There was certainly enough to see.
At first, the red coats of the soldiers, flaring up like signs of danger, had distracted me from the rest. But now that they seemed to have lost interest in us entirely, I took in the rest of the giant room.
"Room" probably was not big enough a word. It was a cavern, a man-made cavern, almost as big as the entrance hall of Empire House. I could see that Mr Ambrose and his nemesis had the same penchant for giant proportions. Yet where in Mr Ambrose's hall there had been a monument of cold barrenness, although it was the entrance to his headquarters, this hall in a simple East End outpost of the East India Company was flaming with sumptuous colour.
The walls were dark, red brick, interspersed with wooden beams painted and white red. Up above, the beams arched to support a flat ceiling. Torches hung from the wooden supports, plunging the whole scene into a sinister shades of dark gold and orange. In the flickering the torchlight, the glinting barrels of the soldiers' guns looked like the torture instruments of Satan's disciples in Hell.

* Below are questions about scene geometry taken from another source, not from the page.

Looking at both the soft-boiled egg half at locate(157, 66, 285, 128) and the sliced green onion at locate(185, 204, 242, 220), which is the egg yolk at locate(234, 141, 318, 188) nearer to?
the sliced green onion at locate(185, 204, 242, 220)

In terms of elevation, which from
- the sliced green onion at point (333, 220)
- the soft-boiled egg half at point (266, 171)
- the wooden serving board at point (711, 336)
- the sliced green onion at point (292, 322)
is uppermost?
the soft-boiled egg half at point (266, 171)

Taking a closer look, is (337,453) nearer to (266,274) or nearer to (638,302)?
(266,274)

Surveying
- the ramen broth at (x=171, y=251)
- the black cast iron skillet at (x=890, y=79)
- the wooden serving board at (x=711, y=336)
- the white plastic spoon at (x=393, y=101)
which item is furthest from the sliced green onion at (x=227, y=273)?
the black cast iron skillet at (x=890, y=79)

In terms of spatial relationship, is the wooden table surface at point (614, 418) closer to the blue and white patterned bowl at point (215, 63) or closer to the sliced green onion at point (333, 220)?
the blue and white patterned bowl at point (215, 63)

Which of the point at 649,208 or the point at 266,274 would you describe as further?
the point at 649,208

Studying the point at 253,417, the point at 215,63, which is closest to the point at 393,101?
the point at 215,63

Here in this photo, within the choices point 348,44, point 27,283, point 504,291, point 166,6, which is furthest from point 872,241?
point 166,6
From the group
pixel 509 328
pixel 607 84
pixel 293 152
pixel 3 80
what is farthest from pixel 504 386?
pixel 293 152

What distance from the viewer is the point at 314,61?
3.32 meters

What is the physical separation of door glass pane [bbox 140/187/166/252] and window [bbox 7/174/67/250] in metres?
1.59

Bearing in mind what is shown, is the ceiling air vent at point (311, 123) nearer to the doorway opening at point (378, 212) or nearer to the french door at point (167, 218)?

Shadows flickered over the ceiling and the gallery that surrounded the room. Shadows also moved with the soldiers that were marching along the gallery, watching the scene below. And shadows were thrown by the gigantic contraptions which filled the centre of the hall.
I hadn't been wrong. There were pulleys, cranes, ropes and even lorries in abundance. They formed a labyrinth through which hundreds of workers scuttled like ants over an anthill, carrying, fetching, shouting. If all things around them left bizarre shadow-paintings on the wall in the flickering torchlight, they themselves painted entire ghastly frescos in black and dark orange. The cranes were the arms of giant black octopi, and the ropes on the pulleys were snakes, waiting to strike and bite.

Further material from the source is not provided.